Claudia Jones, 45, a home health care worker voting late yesterday in Ward 8, said the election results represent a triumph for residents east of the river, who have long clamored for a bigger piece of the city's expanding economic pie.
"Things are going to start changing here for us. We deserve it," Jones said. "It seems so long we've been forgotten."
Across the city, elections officials reported record turnouts, driven mainly by the fierce battle for the presidency. Citywide, an additional 30,000 people had registered to vote compared with four years ago. In virtually every precinct, lines were long and polling places were packed, particularly in the busy morning hours when many people tried to cast ballots on their way to work.
At St. Columba's Episcopal Church near Tenleytown, nearly half of the precinct's 2,745 registered voters had cast ballots by 1 p.m., according to precinct captain Raif Meier. At Foundry United Methodist Church near Dupont Circle, people waited more than an hour in a line that stretched out the door and along the sidewalk for nearly a block and a half.
"I wasn't early enough," said Jim Dunton, 45, who was stuck in line at 8 a.m. Dunton wouldn't say whether he planned to vote for President Bush or Democrat John F. Kerry.

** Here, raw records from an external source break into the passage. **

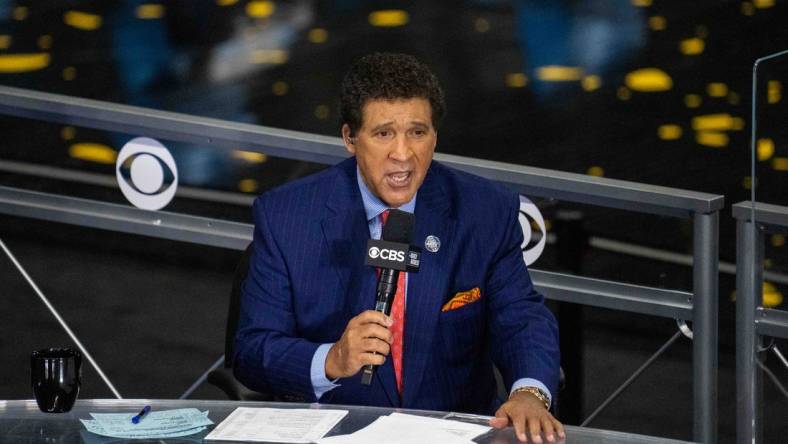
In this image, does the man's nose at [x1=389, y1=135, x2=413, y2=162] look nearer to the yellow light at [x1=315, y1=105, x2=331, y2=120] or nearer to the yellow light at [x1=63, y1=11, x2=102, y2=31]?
the yellow light at [x1=315, y1=105, x2=331, y2=120]

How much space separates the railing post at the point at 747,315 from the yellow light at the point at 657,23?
1463 millimetres

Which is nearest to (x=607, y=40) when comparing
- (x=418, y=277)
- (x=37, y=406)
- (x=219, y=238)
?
(x=219, y=238)

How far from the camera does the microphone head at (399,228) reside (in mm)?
2367

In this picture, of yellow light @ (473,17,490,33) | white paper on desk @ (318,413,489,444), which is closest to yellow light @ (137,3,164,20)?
yellow light @ (473,17,490,33)

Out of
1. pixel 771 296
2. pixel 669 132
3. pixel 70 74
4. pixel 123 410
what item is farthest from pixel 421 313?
pixel 70 74

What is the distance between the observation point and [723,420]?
438cm

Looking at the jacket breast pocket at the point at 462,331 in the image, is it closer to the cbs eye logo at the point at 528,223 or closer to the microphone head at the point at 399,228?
the microphone head at the point at 399,228

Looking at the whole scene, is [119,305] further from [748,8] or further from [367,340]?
[367,340]

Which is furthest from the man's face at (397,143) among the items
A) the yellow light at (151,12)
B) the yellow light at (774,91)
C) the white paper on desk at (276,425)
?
the yellow light at (151,12)

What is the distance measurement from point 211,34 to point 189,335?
1.20 meters

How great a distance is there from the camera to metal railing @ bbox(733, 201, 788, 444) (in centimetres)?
329

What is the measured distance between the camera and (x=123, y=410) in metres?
2.50

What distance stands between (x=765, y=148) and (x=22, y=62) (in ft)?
12.3

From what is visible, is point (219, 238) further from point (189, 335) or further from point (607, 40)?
point (607, 40)
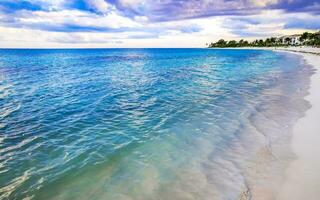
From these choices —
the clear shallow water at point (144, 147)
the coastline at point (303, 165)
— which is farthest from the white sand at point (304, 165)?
the clear shallow water at point (144, 147)

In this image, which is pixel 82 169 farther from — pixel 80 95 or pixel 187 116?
pixel 80 95

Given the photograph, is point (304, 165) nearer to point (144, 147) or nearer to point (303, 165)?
point (303, 165)

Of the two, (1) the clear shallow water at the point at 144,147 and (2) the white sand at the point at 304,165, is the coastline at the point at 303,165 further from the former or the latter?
(1) the clear shallow water at the point at 144,147

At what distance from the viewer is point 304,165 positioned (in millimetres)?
8711

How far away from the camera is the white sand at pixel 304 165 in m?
7.08

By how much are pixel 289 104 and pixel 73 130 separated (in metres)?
13.6

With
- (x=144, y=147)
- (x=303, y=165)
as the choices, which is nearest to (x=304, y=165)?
(x=303, y=165)

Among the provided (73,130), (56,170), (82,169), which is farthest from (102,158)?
(73,130)

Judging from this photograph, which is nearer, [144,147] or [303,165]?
[303,165]

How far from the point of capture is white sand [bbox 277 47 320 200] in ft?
23.2

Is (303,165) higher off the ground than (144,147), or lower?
higher

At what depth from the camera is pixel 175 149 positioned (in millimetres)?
10555

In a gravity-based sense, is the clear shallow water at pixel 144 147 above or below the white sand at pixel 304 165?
below

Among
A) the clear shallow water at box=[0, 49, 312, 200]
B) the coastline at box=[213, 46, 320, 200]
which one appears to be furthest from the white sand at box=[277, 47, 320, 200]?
the clear shallow water at box=[0, 49, 312, 200]
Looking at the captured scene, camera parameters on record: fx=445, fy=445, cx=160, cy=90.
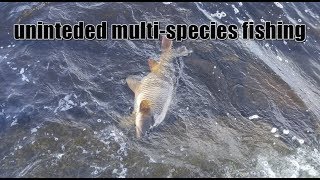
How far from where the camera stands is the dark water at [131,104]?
691 cm

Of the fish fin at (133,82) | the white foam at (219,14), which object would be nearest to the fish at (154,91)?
the fish fin at (133,82)

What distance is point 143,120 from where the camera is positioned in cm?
743

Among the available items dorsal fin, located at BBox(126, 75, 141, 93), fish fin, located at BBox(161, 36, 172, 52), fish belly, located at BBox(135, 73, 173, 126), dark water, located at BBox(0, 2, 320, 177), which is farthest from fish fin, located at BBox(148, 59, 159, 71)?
fish fin, located at BBox(161, 36, 172, 52)

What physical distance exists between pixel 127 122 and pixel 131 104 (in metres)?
0.48

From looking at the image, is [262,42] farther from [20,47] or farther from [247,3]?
[20,47]

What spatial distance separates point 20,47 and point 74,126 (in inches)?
108

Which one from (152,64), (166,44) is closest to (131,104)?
(152,64)

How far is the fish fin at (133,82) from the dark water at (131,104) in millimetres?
110

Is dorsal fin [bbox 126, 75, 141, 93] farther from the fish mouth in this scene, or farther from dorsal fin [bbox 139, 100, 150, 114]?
the fish mouth

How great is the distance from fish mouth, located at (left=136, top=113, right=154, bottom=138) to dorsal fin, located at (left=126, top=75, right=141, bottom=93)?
0.75m

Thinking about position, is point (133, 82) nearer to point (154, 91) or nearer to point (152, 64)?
point (154, 91)

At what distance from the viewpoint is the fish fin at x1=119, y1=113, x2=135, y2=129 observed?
7.49 metres

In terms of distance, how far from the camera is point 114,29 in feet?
32.2

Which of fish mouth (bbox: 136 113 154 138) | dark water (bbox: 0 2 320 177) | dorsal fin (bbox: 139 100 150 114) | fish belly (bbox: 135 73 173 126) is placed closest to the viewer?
dark water (bbox: 0 2 320 177)
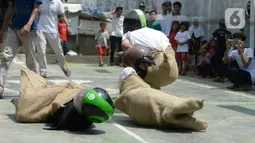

But, he said, "there are life and death issues at stake here."
At Ketcham Elementary in Southeast Washington, precinct captain Robert E. Hairston said more than 1,300 voters had cast ballots, triple the number in a normal election. T'Chaka Sapp, who was running for an Advisory Neighborhood Commission post, chalked it up to young voters coming out to vote against the president and the war in Iraq.
"The kids are afraid. They have friends who are 18 who went to war, and they're ending up handicapped or dead," Sapp said. "Before, kids didn't think it mattered because it didn't directly affect them. Now it's affecting them."
Some might argue that there were equally important issues at stake in the races for D.C. school board. Mayor Anthony A. Williams (D) has called the city's schools the worst in the nation, and student performance lags badly.
In District 1, which comprises Wards 1 and 2, incumbent Julie Mikuta was so frustrated by the glacial pace of reform that she chose not to seek reelection. In District 2, which comprises Wards 3 and 4, incumbent Singleton seemed to suffer at the hands of voters infuriated by his failure to show up for board meetings.
Winner Reinoso said he purposely campaigned throughout the district, which is divided by Rock Creek Park into mostly white and mostly African American sectors.
"The key was, from the beginning, sending the signal that we were going to represent every neighborhood . . . and not be the 'Ward 3 candidate' or the 'Ward 4 candidate,' " said Reinoso, 35, who was endorsed by Ward 4 council member Adrian M. Fenty (D).
In other races, incumbents easily prevailed against underfunded and little-known challengers -- except for Fenty, who was unopposed.
Council member Carol Schwartz (R-At Large) staved off a challenge from Independent Tony Dominguez and D.C. Statehood Green Party candidate Laurent Ross. Council member Jack Evans (D-Ward 2) crushed Republican Jesse James Price Sr. and D.C. Statehood Green party candidate Jay Houston Marx.
Del. Eleanor Holmes Norton (D), the District's nonvoting representative in Congress, dispatched with her Republican opponent, Michael Andrew Monroe. And shadow Rep. Ray Browne (D), an unpaid official elected to lobby for District voting rights, easily defeated D.C. Statehood Green Party candidate Adam Eidinger, an anti-globalization protester who has tried twice to unseat Browne.